I am inspired by everything around and within me, particularly when I see someone move expressively with their hands in a mundane setting. I think everyone is prone to mood changes, and in my work, I strive to have specific moods to the image. I really pull from the language of our bodies as well as the language of the materials I use to create an image. There is a fantastically intangible magic about inspiration though, and it very much does strike at the most unexpected times, so I unfortunately cannot pinpoint exactly where it comes from.
What role does your asian-american background play into your art? What about fashion?
Being Asian-American is a bit of a strange thing, not really having a homeland and sometimes feeling at odds with culture. But these traits could also just be my personal “artist sensitivities.” I do feel like these circumstantial things very much contribute to my work, a push and pull of feeling something like a ghost, not quite belonging anywhere and stuck in some kind of limbo.

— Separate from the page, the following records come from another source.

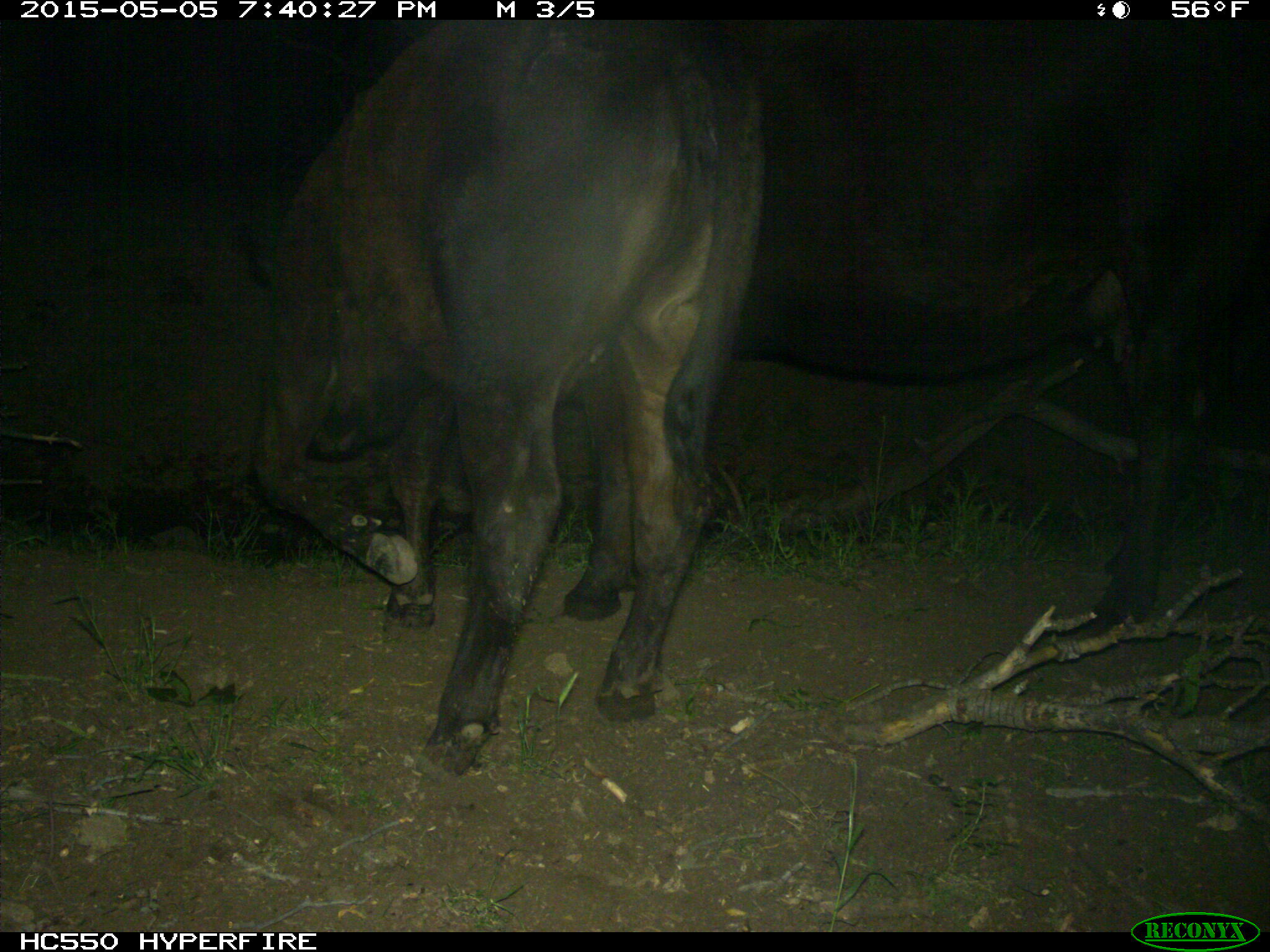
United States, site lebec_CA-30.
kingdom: Animalia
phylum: Chordata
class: Mammalia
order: Artiodactyla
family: Bovidae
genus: Bos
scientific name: Bos taurus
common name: domestic cow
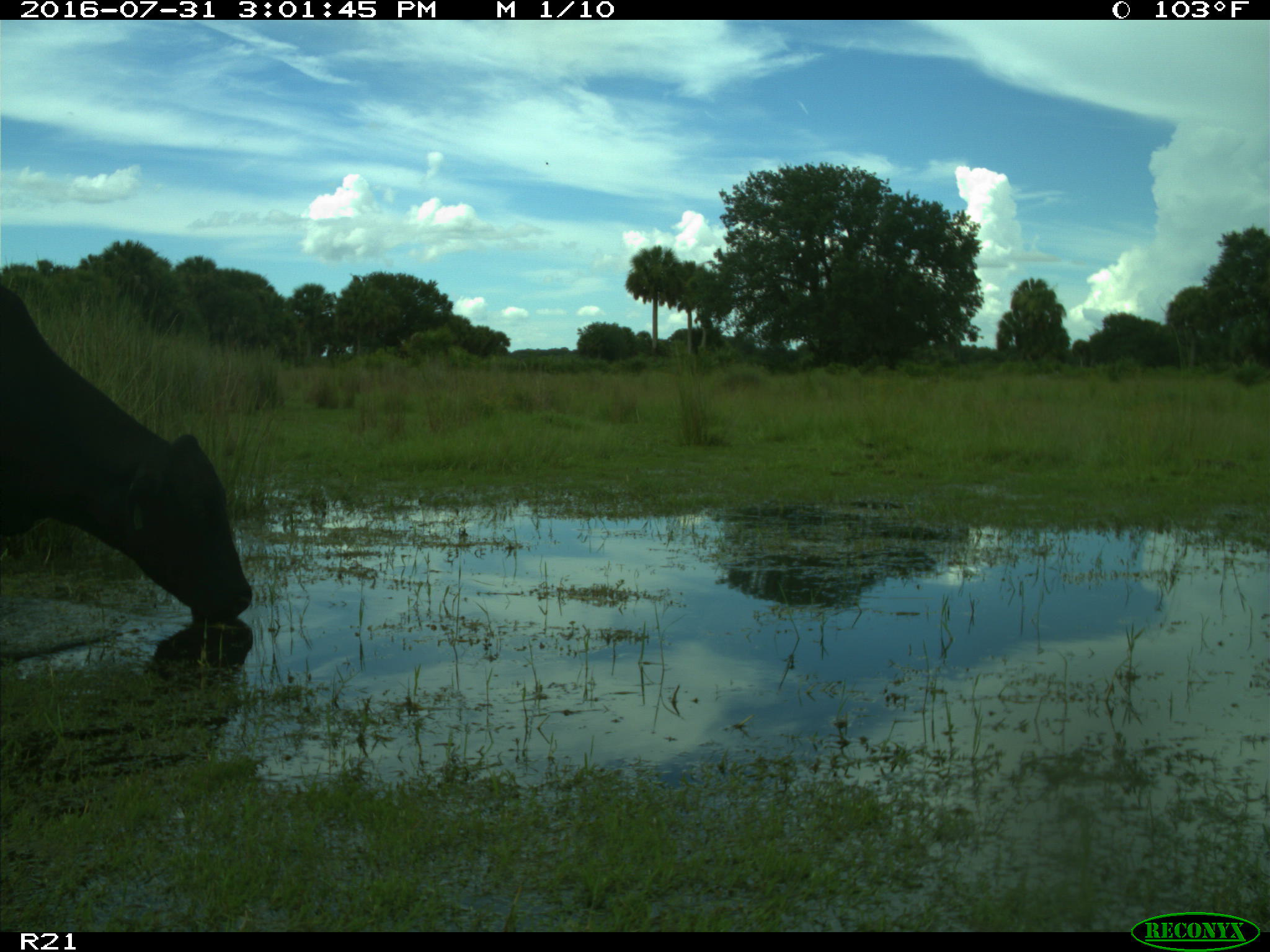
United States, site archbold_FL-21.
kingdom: Animalia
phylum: Chordata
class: Mammalia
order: Artiodactyla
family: Bovidae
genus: Bos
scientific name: Bos taurus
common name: domestic cow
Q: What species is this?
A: Bos taurus (domestic cow).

I think fashion plays a role in everyone’s lives, whether or not they are artists. It is something that is so prevalent and accessible on a visual level, it permeates culture and has a tendency to homogenize trends. Although I am someone who loves fashion very much and would love to have a whole wardrobe of fancy things, I try to not let it influence my work. There is definitely a “dark” trend that is circling around, and luckily for me, it is possible that because of this my work is more easily accepted. But regardless of whatever is trending in fashion, I like to believe that I am still true to what I am trying to say about life, culture and the human condition.
Anything else you’d like everyone to know about?
I have a solo show in Los Angeles at La Luz de Jesus, opening on November 1 that I have been working very hard towards, and you should come out and see the work! I also very much would like to have a farm, away from the city, some time in the future, with chickens and maybe a goat.